- _Problems to work on_
1: Answer these questions using the comment about academics engaging with the public, below:
(a) According to the writer, what does engaging with the public create?
(b) Which protests should a health expert have spoken up about?
(c) Which period does the writer's example go back to?
2: Decide whether each statement agrees with the comment about academics engaging with the public, below. Answer yes or no, and quote the words from the comment that decide it.
(a) The writer thinks people should weigh this responsibility before taking part.
(b) The writer says public health officials consistently spoke up about the BLM protests.
(c) The writer includes a duty not to leave out views on the subjects one addresses.
3: Pick up the comment about academics engaging with the public, below, and continue it from its last sentence.

31 Comments
Sep 13·edited Sep 13Liked by Richard Y Chappell

My concern here is that I think engaging with the public creates certain obligations/responsibilities that many academics aren't willing to accept. In particular, a responsibility to give an accurate perception of at least what you believe your expertise supports on topics you engage in or near and that includes a responsibility not to selectively omit views on subjects you address. If you are willing to accept that responsibility, that's wonderful but I think people should consider it before jumping in.

In particular, I'd argue that once one starts engaging in public commentary you have a duty not to do so in a selective way that helps create misunderstandings. For instance, go back to the pandemic if you were a health expert blogging about risks who had mentioned the risks from participating in earlier protests I think that created a duty on your part to speak up and say that BLM protests were also a health risk. It would be wrong to -- as many public health officials did -- suddenly go 'shit if I say something about this people might think I support the wrong team' and shut up.

- _Material supplied_
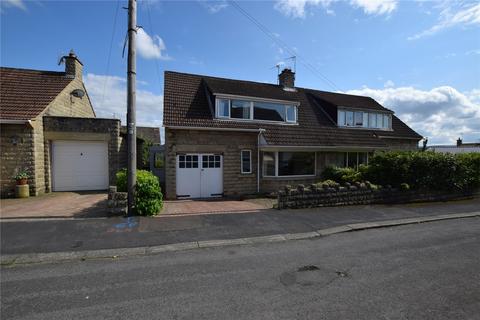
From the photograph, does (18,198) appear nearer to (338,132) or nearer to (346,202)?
(346,202)

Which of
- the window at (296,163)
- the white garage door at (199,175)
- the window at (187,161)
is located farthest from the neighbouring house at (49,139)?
the window at (296,163)

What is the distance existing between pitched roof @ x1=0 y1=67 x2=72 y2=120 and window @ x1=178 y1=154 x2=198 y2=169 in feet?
21.8

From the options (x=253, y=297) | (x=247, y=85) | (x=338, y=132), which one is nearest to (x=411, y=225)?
(x=253, y=297)

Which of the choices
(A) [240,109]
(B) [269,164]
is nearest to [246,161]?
(B) [269,164]

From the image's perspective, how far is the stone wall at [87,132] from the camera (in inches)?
491

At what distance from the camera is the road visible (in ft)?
10.9

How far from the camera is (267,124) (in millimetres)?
14211

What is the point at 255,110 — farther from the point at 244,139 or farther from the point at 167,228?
the point at 167,228

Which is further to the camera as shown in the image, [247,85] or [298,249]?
[247,85]

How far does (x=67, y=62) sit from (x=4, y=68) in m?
2.96

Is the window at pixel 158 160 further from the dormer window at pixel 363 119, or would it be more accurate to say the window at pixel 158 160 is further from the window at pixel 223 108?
the dormer window at pixel 363 119

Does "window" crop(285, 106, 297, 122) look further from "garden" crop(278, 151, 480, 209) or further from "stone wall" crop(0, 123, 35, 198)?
"stone wall" crop(0, 123, 35, 198)

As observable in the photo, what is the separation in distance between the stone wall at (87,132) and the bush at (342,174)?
11260mm

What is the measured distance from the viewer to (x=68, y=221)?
7.48 metres
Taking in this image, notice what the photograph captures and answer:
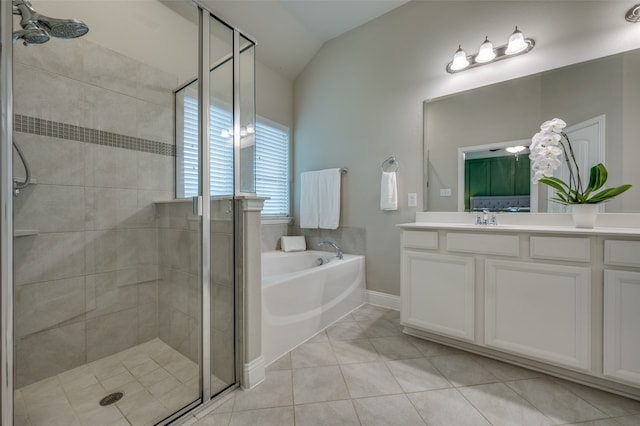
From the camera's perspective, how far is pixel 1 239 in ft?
2.37

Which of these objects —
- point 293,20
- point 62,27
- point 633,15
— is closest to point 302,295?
point 62,27

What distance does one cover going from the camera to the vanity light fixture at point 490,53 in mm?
1907

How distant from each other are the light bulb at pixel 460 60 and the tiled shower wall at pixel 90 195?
84.4 inches

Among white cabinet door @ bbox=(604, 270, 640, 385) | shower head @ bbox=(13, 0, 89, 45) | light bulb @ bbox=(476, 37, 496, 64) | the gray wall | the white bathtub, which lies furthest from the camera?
light bulb @ bbox=(476, 37, 496, 64)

- _Answers for the exercise_
1:
(a) Certain obligations or responsibilities that many academics aren't willing to accept.
(b) The BLM protests, saying they were also a health risk.
(c) The pandemic.

2:
(a) Yes: "I think people should consider it before jumping in."
(b) No: "as many public health officials did -- suddenly go 'shit if I say something about this people might think I support the wrong team' and shut up."
(c) Yes: "a responsibility not to selectively omit views on subjects you address"

3:
The less direct the connection this weaker this argument but I think it particularly relates to philosophy blogging in a number of ways. For instance, I think you can reasonably make it clear you aren't going to ever talk about philosophy which relates to anything about race, gender etc etc but if you publicly discuss related issues it creates a responsibility not to selectively avoid the places your view might be controversial (see below). It erodes trust in academia generally and in aggregate makes you part of a misinformation/compliance machine. After all, there will always be some people who believe even crazy things and if you let them be the only expert voices heard I think you end up kinda intellectually laundering the accepted view rather than challenging it when wrong.

I think you generally do a decent job with this but I think it's important to be upfront about this because I think academics got themselves into trouble because they didn't think about that duty before they started blogging and when it came up they realized they weren't willing to take that risk so ended up undermining public trust.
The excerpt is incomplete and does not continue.